- _PROBLEM REQUIREMENTS_
Return, exactly, the line that contains "Considering [286,660] |" together with all lines after it to the end of the entries, and no further lines.

+++++

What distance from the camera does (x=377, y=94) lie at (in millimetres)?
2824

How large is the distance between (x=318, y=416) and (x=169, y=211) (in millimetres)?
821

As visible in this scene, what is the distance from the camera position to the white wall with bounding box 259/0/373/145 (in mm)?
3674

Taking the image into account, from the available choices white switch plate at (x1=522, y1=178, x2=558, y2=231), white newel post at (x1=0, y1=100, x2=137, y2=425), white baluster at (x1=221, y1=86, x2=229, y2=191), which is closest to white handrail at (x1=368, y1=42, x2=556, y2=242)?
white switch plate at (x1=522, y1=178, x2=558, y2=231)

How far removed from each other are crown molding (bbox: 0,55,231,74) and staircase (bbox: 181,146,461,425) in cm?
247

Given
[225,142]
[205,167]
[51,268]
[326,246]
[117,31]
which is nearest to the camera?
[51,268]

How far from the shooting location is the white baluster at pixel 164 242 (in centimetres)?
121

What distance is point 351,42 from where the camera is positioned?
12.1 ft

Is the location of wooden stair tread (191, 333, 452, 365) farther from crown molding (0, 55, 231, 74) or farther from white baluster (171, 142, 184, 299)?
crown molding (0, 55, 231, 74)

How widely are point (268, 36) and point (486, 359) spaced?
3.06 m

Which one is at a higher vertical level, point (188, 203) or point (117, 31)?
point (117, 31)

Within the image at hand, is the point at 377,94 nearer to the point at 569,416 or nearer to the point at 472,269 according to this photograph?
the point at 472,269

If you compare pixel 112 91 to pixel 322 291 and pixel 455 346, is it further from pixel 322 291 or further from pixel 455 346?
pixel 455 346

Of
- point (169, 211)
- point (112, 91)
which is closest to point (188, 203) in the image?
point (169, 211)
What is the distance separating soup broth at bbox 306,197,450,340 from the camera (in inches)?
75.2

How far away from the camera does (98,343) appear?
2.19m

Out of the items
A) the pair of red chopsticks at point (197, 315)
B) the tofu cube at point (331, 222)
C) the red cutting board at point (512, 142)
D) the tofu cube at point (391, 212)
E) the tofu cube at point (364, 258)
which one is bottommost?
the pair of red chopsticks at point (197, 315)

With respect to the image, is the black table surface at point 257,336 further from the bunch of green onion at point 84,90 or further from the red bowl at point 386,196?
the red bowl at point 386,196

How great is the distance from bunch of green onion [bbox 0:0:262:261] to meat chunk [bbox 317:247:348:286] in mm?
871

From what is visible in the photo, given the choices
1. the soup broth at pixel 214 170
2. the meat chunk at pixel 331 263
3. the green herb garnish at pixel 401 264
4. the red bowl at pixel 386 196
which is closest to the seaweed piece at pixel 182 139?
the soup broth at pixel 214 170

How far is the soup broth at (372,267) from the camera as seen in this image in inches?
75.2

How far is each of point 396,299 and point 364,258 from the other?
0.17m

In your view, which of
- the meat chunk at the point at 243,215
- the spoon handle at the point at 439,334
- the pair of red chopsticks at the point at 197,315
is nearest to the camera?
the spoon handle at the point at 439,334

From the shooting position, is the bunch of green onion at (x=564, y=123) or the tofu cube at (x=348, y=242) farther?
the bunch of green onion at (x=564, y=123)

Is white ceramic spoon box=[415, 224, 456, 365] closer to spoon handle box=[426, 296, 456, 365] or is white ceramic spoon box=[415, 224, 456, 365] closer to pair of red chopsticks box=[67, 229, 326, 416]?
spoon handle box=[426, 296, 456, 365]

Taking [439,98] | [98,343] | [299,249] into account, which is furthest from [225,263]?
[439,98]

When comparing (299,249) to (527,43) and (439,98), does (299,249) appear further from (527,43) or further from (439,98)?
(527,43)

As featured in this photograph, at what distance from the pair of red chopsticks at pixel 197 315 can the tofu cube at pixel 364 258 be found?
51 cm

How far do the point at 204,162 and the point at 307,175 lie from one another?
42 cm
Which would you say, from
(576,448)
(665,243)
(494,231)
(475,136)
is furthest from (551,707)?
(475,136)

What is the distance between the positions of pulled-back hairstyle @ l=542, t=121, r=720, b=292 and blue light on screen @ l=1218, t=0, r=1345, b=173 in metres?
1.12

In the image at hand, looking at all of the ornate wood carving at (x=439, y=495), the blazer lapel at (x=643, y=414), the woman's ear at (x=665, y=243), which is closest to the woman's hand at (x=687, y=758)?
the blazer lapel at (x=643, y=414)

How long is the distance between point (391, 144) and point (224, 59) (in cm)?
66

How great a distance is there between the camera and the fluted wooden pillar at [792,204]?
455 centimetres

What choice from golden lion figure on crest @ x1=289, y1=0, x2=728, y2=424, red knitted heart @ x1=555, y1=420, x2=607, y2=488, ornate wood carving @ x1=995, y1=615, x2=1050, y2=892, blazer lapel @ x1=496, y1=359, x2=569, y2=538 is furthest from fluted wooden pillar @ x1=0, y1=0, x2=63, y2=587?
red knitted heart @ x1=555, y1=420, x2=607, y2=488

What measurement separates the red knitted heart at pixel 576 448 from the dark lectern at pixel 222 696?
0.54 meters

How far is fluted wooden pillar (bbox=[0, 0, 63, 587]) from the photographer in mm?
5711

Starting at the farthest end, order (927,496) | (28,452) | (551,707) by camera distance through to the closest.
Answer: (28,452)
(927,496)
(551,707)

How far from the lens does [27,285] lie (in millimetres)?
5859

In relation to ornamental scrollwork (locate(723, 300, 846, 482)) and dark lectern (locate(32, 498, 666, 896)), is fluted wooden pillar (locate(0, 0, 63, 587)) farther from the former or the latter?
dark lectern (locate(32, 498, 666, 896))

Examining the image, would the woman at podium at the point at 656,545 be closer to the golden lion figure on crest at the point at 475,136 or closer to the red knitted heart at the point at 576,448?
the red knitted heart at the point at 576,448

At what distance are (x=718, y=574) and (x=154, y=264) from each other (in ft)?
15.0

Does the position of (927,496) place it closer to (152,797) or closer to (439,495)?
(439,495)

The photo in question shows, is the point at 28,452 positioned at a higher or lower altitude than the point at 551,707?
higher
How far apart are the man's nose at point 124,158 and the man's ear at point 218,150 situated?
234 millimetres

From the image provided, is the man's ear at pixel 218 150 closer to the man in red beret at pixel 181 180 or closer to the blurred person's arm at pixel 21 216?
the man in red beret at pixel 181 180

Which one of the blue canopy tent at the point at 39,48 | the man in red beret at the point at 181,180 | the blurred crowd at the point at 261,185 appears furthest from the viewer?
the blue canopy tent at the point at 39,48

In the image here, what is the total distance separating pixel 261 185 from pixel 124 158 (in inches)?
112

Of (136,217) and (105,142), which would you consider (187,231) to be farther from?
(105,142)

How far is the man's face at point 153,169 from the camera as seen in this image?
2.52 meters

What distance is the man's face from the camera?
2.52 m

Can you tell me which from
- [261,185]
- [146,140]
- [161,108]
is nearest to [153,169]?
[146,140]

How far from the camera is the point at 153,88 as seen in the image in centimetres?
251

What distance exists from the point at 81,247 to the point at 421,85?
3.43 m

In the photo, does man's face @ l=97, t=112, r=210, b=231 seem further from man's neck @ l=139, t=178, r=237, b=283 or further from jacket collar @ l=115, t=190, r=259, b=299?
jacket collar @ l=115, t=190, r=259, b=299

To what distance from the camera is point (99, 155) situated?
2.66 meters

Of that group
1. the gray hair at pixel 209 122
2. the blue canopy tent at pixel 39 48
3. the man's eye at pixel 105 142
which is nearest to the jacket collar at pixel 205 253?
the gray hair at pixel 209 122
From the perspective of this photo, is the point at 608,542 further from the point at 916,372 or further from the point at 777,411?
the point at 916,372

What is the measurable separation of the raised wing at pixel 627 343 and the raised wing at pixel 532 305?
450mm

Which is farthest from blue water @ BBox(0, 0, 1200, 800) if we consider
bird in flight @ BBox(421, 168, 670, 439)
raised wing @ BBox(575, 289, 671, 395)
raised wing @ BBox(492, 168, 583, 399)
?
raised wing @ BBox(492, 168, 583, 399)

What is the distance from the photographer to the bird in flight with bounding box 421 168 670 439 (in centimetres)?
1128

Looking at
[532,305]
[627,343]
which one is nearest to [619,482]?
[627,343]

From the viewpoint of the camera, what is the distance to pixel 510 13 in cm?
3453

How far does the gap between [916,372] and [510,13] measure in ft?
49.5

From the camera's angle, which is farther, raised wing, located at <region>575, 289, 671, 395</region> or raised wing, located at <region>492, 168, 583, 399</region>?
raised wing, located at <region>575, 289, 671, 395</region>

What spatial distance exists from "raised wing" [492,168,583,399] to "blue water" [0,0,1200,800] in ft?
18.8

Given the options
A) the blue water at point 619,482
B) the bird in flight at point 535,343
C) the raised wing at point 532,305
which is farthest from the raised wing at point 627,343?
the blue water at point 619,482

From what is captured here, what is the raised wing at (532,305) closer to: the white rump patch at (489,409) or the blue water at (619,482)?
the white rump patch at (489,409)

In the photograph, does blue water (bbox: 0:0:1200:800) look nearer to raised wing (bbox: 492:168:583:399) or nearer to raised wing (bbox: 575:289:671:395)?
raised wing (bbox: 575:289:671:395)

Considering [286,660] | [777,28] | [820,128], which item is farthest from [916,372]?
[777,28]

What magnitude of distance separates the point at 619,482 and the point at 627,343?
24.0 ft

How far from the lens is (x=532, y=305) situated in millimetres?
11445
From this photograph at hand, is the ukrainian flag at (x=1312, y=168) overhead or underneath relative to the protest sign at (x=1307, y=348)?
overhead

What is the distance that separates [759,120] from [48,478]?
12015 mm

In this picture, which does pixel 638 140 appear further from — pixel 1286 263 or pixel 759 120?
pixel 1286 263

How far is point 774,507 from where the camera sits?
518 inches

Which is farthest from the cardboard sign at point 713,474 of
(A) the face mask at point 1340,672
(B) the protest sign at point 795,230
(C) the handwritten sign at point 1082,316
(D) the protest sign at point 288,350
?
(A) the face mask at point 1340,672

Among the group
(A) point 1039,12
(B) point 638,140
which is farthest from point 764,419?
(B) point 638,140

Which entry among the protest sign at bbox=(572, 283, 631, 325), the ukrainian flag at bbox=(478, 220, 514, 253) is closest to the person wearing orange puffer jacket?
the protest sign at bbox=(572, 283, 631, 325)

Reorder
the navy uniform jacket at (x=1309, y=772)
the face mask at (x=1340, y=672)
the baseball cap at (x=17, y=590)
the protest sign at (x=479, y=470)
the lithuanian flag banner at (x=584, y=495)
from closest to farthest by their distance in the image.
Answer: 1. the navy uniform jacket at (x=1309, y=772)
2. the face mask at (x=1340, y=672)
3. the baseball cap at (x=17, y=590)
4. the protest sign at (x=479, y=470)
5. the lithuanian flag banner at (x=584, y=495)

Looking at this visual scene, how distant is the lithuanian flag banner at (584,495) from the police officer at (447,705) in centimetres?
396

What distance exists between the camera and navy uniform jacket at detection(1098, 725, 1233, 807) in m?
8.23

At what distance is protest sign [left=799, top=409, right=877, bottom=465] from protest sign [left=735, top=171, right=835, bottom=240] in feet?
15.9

+++++

- _COMPLETE ANSWER_
Considering [286,660] | [777,28] | [820,128], which item is farthest from [916,372]?
[777,28]

What magnitude of distance separates the point at 619,482 and the point at 627,343?
24.0 ft

How far from the lens is (x=532, y=305) situated in millimetres?
11445
From this photograph at hand, is the ukrainian flag at (x=1312, y=168) overhead or underneath relative to the protest sign at (x=1307, y=348)?
overhead

What is the distance that separates [759,120] from [48,478]?
12015 mm

In this picture, which does pixel 638 140 appear further from — pixel 1286 263 or pixel 759 120?
pixel 1286 263

How far is point 774,507 from where the camera sits?
518 inches

Which is farthest from the cardboard sign at point 713,474 of
(A) the face mask at point 1340,672
(B) the protest sign at point 795,230
(C) the handwritten sign at point 1082,316
(D) the protest sign at point 288,350
?
(A) the face mask at point 1340,672

Among the group
(A) point 1039,12
(B) point 638,140
which is farthest from point 764,419?
(B) point 638,140

Which entry among the protest sign at bbox=(572, 283, 631, 325), the ukrainian flag at bbox=(478, 220, 514, 253) is closest to the person wearing orange puffer jacket?
the protest sign at bbox=(572, 283, 631, 325)

Reorder
the navy uniform jacket at (x=1309, y=772)
the face mask at (x=1340, y=672)
the baseball cap at (x=17, y=590)
the protest sign at (x=479, y=470)
the lithuanian flag banner at (x=584, y=495)
from closest to farthest by their distance in the image.
Answer: 1. the navy uniform jacket at (x=1309, y=772)
2. the face mask at (x=1340, y=672)
3. the baseball cap at (x=17, y=590)
4. the protest sign at (x=479, y=470)
5. the lithuanian flag banner at (x=584, y=495)

Looking at this visual scene, how distant is the lithuanian flag banner at (584,495) from the police officer at (447,705) in centimetres?
396

What distance exists between the camera and navy uniform jacket at detection(1098, 725, 1233, 807) in m?
8.23

At what distance is protest sign [left=799, top=409, right=877, bottom=465] from protest sign [left=735, top=171, right=835, bottom=240] in feet?
15.9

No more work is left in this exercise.